C++ CPD treats escapes as significant in strings
A source code analyzer
Brought to you by:
adangel,
juansotuyo
While looking into bug 1814737 I noticed that the tokenizer for C++ is treating differences in escape sequences as significant in strings even though those differences may not result in differences in the actual text generated.
In particular it would treat this string:
"abc"
as different from this string:
"a\
b\
c"
when they are really identical.
Similarly it would treat these as different strings:
"a\007b" vs. "a\x07b"
It would be more robust if CPD figured out what will actually be generated for the string to use in comparing the tokens.
A similar issue can occur with concatenated string literals as in
"ab" vs. "a" "b"
which generate the same thing.
Logged In: YES
user_id=5159
Originator: NO
Hm, interesting... I'm not sure if I entirely agree, but I see where you're coming from there.

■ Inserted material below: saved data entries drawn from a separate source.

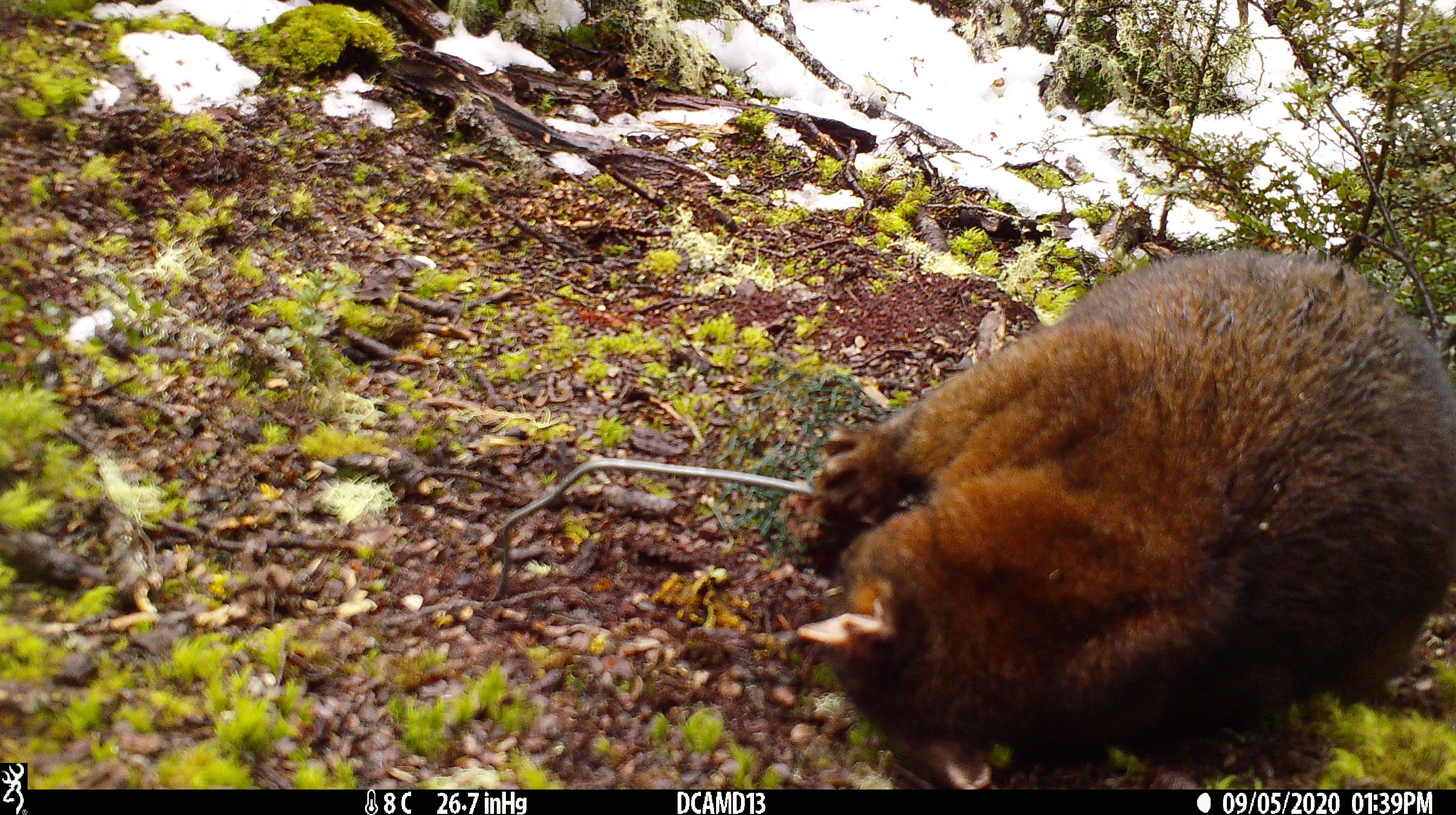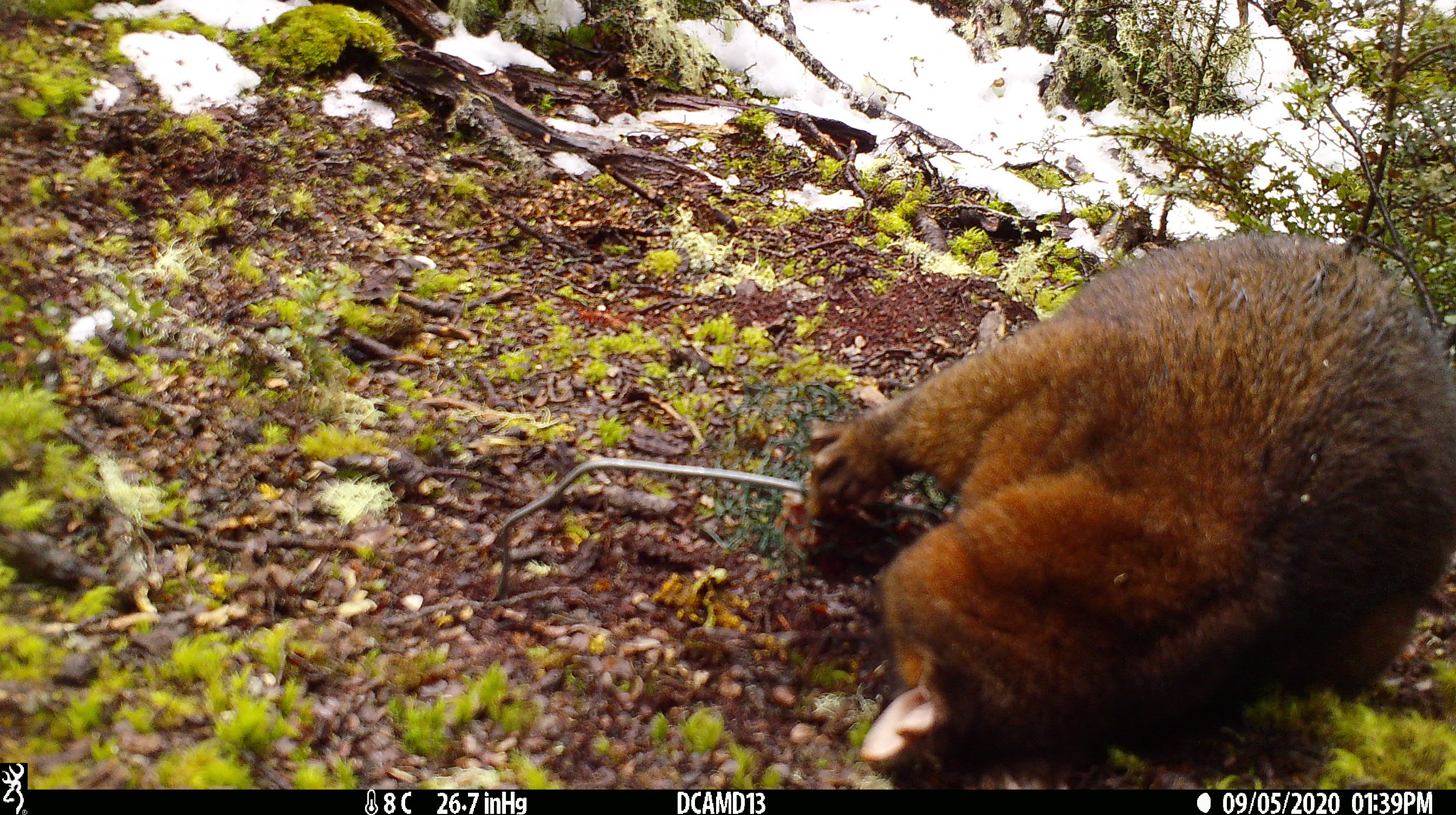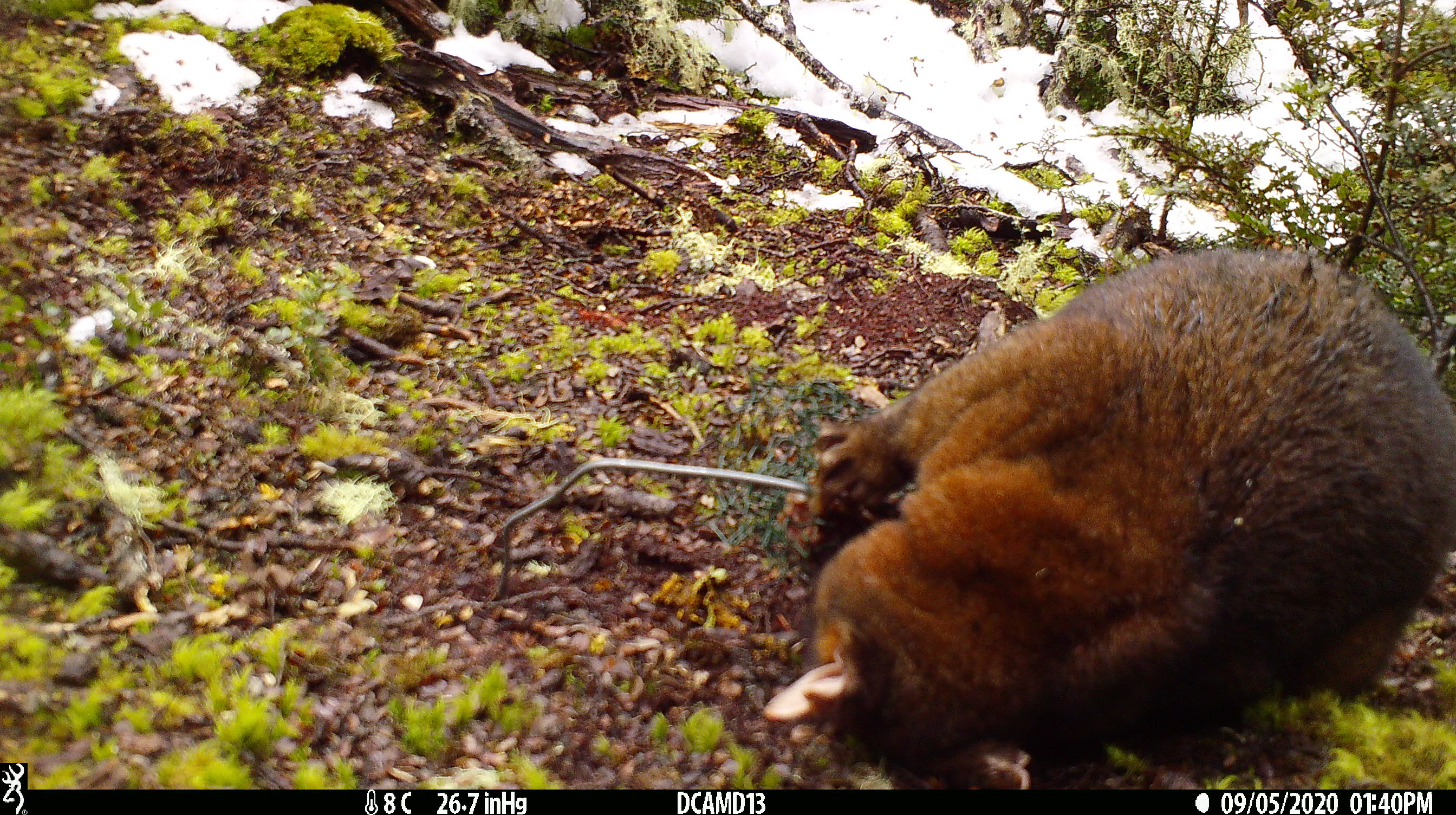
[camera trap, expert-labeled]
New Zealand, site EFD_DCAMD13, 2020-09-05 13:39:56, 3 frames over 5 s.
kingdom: Animalia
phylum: Chordata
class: Mammalia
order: Diprotodontia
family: Phalangeridae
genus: Trichosurus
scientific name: Trichosurus vulpecula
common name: common brushtail possum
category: possum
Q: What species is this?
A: Possum (common brushtail possum) (Trichosurus vulpecula).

I guess I'm used to thinking of a tokenizer as being able to produce exactly what was entered as input...
Yours,
Tom
Logged In: YES
user_id=130378
Originator: YES
I don't think it really matters what the job of a tokenizer is. The point is what is the job of CPD.
The job of CPD is to find bits of code to find snippets of code that do not differ in a significant way. CPD ignores whitespace for between tokens because whitespace is insignificant to the code produced. Similarly the use of line continuation in a string is insignificant as is octal vs. hex escape codes and concatenating adjacent strings.